_SOURCE EXTRACT_
The Parker Dam
The ride to Lake Havasu City was interesting in itself. Staying on the California side, up to the Parker Dam, we encountered numerous RV parks. Starting with ours, which is the first one on BLM land, they are all privately owned, but must follow BLM regulations. This makes them clean and orderly. They all have clear signage with the BLM designated logos. The Indian run RV parks are not as well maintained further south.
A few miles upstream, we arrived at the Parker Dam. Numerous signs on the way up indicated that large trucks and RV’s are not allowed over the dam. I was thinking it was for security reasons, but soon realized it was because the dam road is extremely narrow and in a curved formation. I started across only to meet two pickups going in the opposite direction. A note here is that our truck camper is off the truck! The first truck was of little concern, but the second service truck had extended mirrors. We both slowed to a crawl and squeaked by each other. Once we were on the other side of the dam, I stopped for a few photos. A mile or two after the dam we jumped on Arizona 95 North.
Lake Havasu City
We have visited both Parker Dam and Lake Havasu City a few years ago, but we were moteling it back then. Lake Havasu City’s best icon is the famous bridge that originally went over the Themes River in London, England. It was dismantled back in 1981 and shipped over to Havasu City and reassembled. The rebuild project lasted four years. In any event, it is a diamond in the heart of the city!
We drove over the bridge and parked on the West side, walked the bridge, descended the stairs, admired the bridge and watched many different boats going up and down under the bridge. With a 5 mph speed limit on the water, it was a pleasant atmosphere strolling on the dock/sidewalk watching every type of boat going and coming. The shops were open and although not super crowded, it was a wonderful way to spend the afternoon.
The Painted Rocks Search
On the way home, we noticed an area, that we were told of a hiking trail into the desert to view some painted rocks. It was getting too late for a hike in this late afternoon, but we returned to this starting point the next morning. Our hiking buddy, Pat, had given us the starting point, but failed to explain that at the ATV/Access point one could go in a dozen different directions. We were hiking on foot hence, I marked our starting point at the truck location on my Garmin 60Cx. Our hike started in a northerly direction. I was looking at the terrain and figured it might be a good location for painted rock mosaics.
A half mile later, it looked very mountainous with no possible way to the painted rocks! We were ready to about-face, but in the corner of my eye, I noticed some sort of tunnel to our left. Closer examination revealed a large arch! It was big enough for the ATVs which have driven through. We walked to it, cool looking arch! Mother nature along with a torrent of rain created this arch. Looking towards the West, the canyon funneled to a tighter narrow wash. I walked a little further and discovered more unusual tunnels and arches. We didn’t find the painted rocks, but the arches and tunnels were a conciliation bonus!

_GIVEN INFORMATION_
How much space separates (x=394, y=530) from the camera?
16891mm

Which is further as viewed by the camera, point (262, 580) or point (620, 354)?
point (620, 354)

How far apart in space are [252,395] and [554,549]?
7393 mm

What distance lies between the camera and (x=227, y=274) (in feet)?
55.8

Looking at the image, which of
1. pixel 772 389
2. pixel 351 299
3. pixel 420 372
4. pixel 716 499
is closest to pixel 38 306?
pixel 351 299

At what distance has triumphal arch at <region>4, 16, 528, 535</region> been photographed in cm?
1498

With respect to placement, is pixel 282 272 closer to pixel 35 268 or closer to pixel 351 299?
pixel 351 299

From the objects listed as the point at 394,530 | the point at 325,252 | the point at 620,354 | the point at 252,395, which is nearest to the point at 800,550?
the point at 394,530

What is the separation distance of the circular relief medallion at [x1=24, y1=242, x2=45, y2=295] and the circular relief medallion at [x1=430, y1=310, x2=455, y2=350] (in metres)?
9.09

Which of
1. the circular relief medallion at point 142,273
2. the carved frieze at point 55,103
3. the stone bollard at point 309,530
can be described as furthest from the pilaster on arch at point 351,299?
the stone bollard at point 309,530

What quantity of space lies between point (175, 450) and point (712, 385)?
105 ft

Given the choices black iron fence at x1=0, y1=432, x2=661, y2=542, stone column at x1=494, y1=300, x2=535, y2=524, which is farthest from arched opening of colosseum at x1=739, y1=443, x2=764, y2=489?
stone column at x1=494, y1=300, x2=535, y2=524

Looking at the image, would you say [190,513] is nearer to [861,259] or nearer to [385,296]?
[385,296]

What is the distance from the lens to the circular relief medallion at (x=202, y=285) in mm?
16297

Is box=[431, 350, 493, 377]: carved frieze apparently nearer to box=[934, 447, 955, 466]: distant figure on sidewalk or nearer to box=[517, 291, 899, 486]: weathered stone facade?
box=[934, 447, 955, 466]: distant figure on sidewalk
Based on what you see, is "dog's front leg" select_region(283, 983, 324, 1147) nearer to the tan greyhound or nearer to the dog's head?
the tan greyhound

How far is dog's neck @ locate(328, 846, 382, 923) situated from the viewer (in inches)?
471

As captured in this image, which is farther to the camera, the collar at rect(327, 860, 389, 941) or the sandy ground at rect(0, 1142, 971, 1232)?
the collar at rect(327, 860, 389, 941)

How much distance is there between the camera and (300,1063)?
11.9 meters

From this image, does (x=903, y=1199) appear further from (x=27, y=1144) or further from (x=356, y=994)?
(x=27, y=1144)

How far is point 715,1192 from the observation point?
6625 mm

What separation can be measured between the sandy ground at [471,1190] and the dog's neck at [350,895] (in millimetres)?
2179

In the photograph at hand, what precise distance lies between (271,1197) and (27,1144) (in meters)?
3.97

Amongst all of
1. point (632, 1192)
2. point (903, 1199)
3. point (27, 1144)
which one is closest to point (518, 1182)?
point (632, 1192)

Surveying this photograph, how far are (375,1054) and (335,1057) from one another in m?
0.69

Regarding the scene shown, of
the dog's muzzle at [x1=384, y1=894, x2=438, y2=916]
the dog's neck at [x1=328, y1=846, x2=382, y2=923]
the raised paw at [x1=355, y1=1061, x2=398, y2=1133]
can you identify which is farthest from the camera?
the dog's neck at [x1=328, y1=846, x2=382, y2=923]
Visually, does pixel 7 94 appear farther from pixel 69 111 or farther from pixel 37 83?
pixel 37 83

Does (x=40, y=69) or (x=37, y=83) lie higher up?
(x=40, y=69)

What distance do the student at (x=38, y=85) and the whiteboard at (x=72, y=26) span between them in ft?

_THE TASKS_
a – Reproduce the trip account from "A half mile" up to and including "a conciliation bonus!".
b – According to the trip account, what speed limit applies on the water near the bridge in Lake Havasu City?

_RESPONSE LIST_
a –
A half mile later, it looked very mountainous with no possible way to the painted rocks! We were ready to about-face, but in the corner of my eye, I noticed some sort of tunnel to our left. Closer examination revealed a large arch! It was big enough for the ATVs which have driven through. We walked to it, cool looking arch! Mother nature along with a torrent of rain created this arch. Looking towards the West, the canyon funneled to a tighter narrow wash. I walked a little further and discovered more unusual tunnels and arches. We didn’t find the painted rocks, but the arches and tunnels were a conciliation bonus!

b – 5 mph.